Vidéos associées :
La Sécurité de l'État cubain a arrêté ce lundi le journaliste indépendant Henry Constantin et la collaboratrice Alejandra García, tous deux membres du média La Hora de Cuba, selon ce que la publication elle-même a dénoncé sur les réseaux sociaux.
Selon le rapport du média, vers 12h40, García a alerté l'équipe éditoriale que plusieurs agents de la Sécurité de l'État se trouvaient devant le domicile où elle se trouvait à La Havane. Quelques minutes plus tard, elle a envoyé un dernier message informant que tant elle que Constantin étaient en train d'être arrêtés.
Depuis ce moment, La Hora de Cuba n'a pu établir de communication avec aucun des deux journalistes ni obtenir d'informations officielles sur leur localisation ou les raisons de leur détention. Ce fait constitue un nouvel épisode d'arrestation arbitraire et de disparition temporaire, pratiques courantes du régime cubain contre la presse indépendante.
Harassment constant contre les journalistes indépendants
La détention de Constantin survient après une série d'actes de harcèlement à son encontre depuis le début de 2026. Le 14 janvier dernier, le directeur de La Hora de Cuba a été arrêté dans la capitale et est resté plus de 40 heures hors de toute communication, sans ordonnance judiciaire ni contact avec sa famille. Quelques jours plus tard, il a de nouveau été intercepté par des agents de police à Camagüey, lors d'une nouvelle tentative d'intimidation directement liée à son travail journalistique.

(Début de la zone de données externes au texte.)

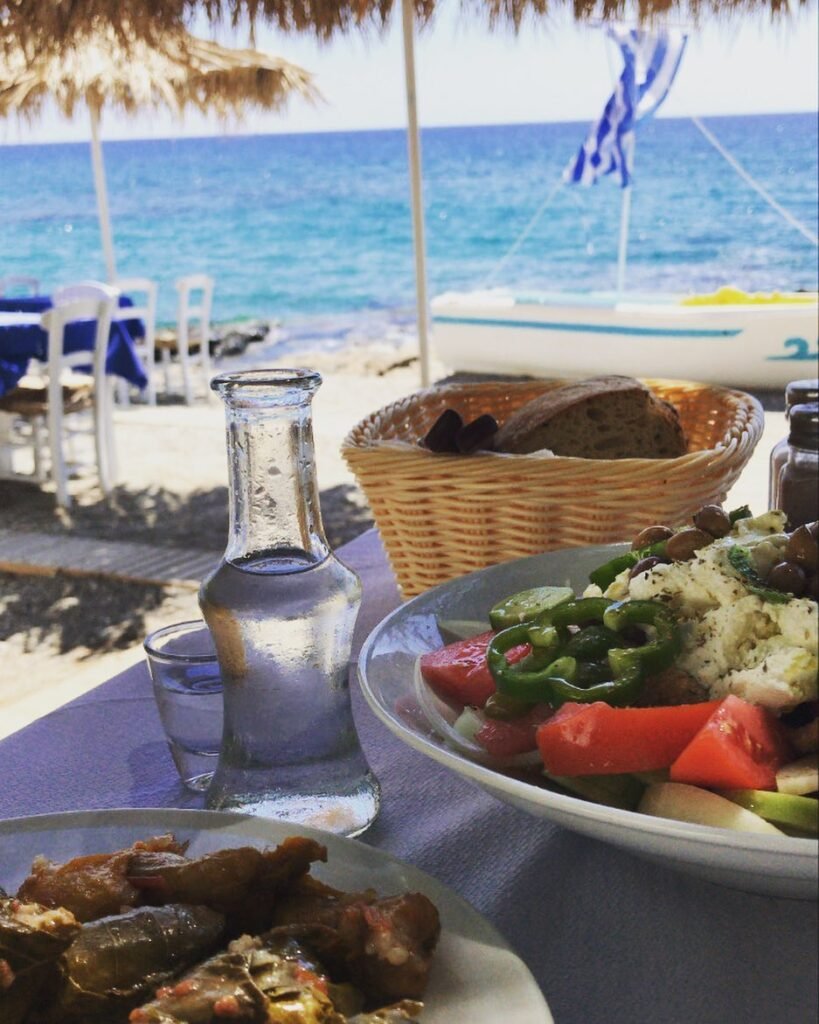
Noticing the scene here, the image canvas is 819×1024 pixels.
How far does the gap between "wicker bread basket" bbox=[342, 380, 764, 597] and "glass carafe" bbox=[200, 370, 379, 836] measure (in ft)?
1.38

La journaliste Alejandra García, collaboratrice du média, a également été l'objet de pressions et de convocations à plusieurs reprises en raison de son travail en faveur de la liberté d'expression.
La Hora de Cuba a responsabilisé l'État cubain pour l'intégrité physique et psychologique des deux communicateurs, et a exigé leur libération immédiate et sans charges.
L'organisation a souligné que ces arrestations confirment l'escalade répressive du régime de Miguel Díaz-Canel contre les journalistes et les communicateurs indépendants, dans un contexte de criminalisation croissante de la liberté de presse sur l'île.